Because it contains the same drugs, Seasonale presents the same risks as conventional birth control pills: an increased risk of blood clots, heart attacks and strokes, particularly among women who smoke. Side effects such as nausea, breast tenderness, fluid retention and weight gain are common. Depression and a reduced interest in sex over time can occur.

In clinical studies leading up to FDA approval of Seasonale, women testing the drug had about twice the risk of breakthrough bleeding between periods as women taking birth control pills on the 28-day cycle. This occurred most often during the first few months of use but almost eight percent of women testing Seasonale dropped out of the trials because of unacceptable bleeding, compared to about two percent of women taking oral contraceptives the conventional way.

Another concern: since Seasonale users will have fewer periods, the drug’s label will warn them to consider the possibility that they’re pregnant should they miss a scheduled period.

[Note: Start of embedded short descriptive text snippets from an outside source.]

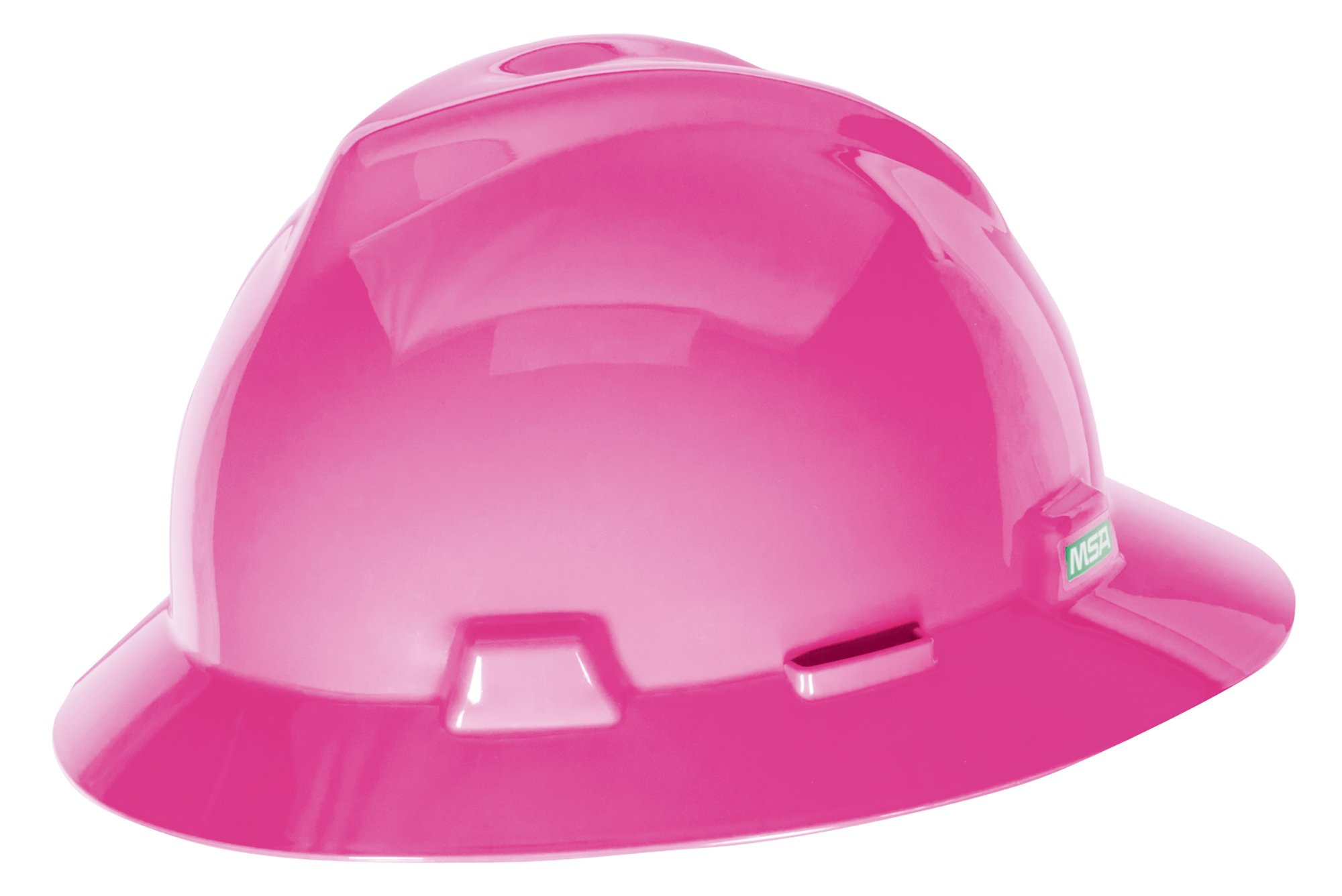 MSA 10156373 V-Gard Slotted Full-Brim Hat, Hot Pink, w/Fas-Trac III Suspension by MSA (Image #1)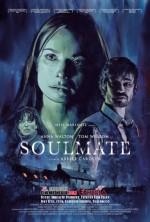 Soulmate (2013) afişi
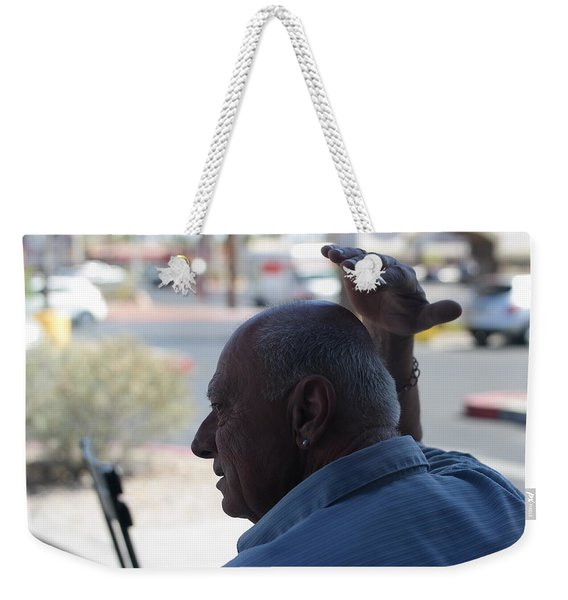 Outside The Cafe Weekender Tote Bag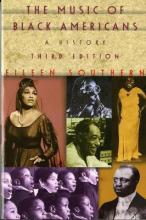 The Music of Black Americans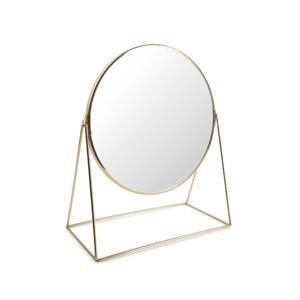 Salt & Pepper Tafelspiegel 30x16xH38cm 2-zijdig goud Beauté 5410595707713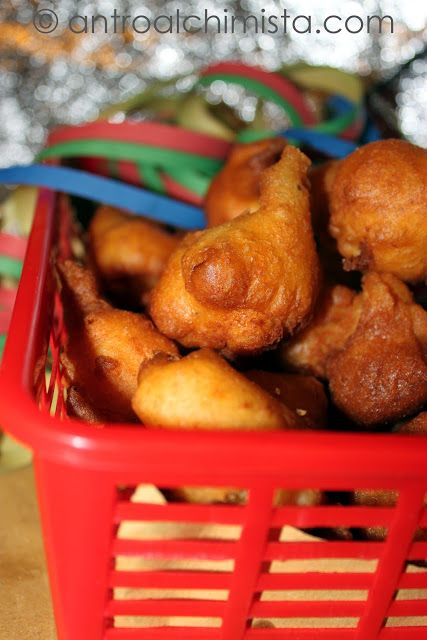 Frittelle con Grana e Salame - Carnival Fritters with Parmesan Cheese and Salami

The advantage of Seasonale is that it gives women another contraceptive option. While today’s birth control pills are safer than ever, please consider non-pharmacological methods of contraception. Besides using the calendar method and paying attention to your temperature and the texture of cervical mucus, there are other options. Your partner can chose condoms, either alone or with spermicidal foam, or you can use a contraceptive sponge, a diaphragm or a cervical cap. If you can find an alternative that works for you, it might be preferable to long-term use of any version of the birth control pill.

Andrew Weil, M.D.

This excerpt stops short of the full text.